▸ WHAT IS BEING ASKED: The records below are to be copied exactly, with every picture left out.

▸ DATA TO USE:

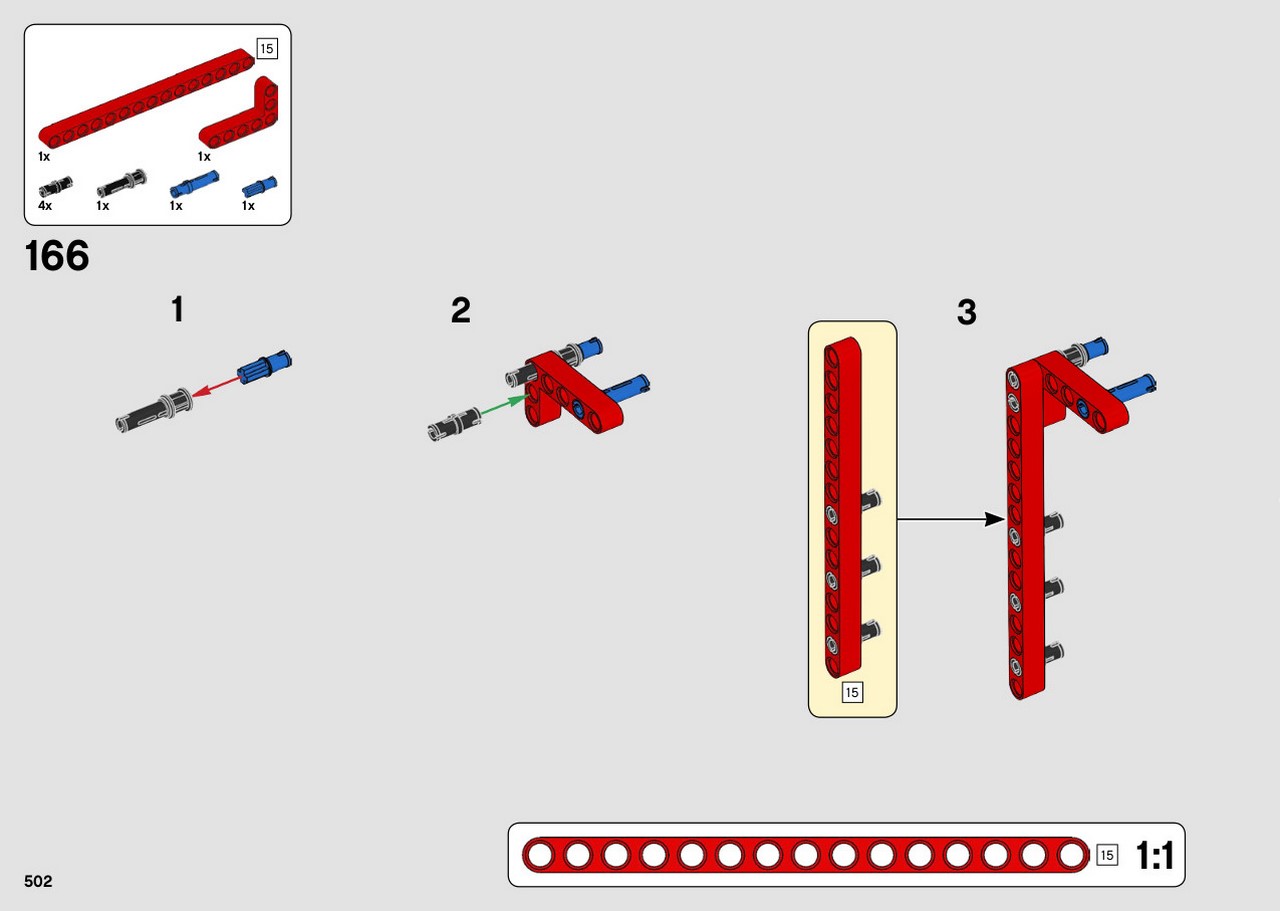 15

1x
1x

4x
1x
1x
1x

166

1

2

3

15

15
1:1

502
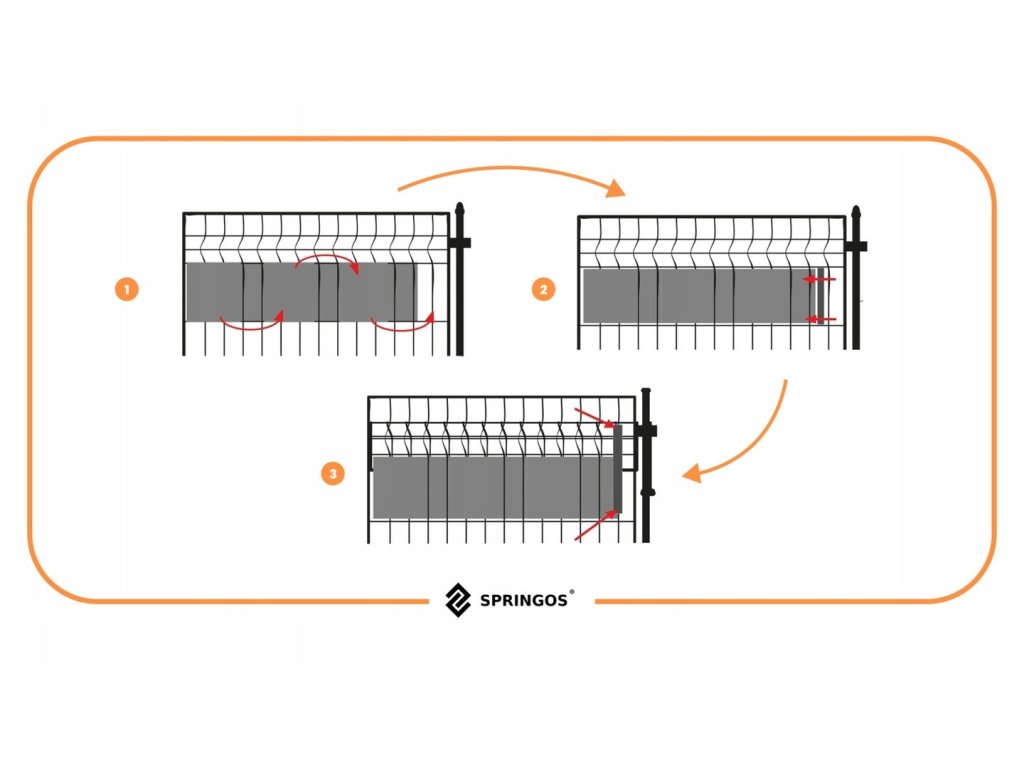 1

2

3

SPRINGOS®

▸ RESULT:
 15

1x
1x

4x
1x
1x
1x

166

1

2

3

15

15
1:1

502
 1

2

3

SPRINGOS®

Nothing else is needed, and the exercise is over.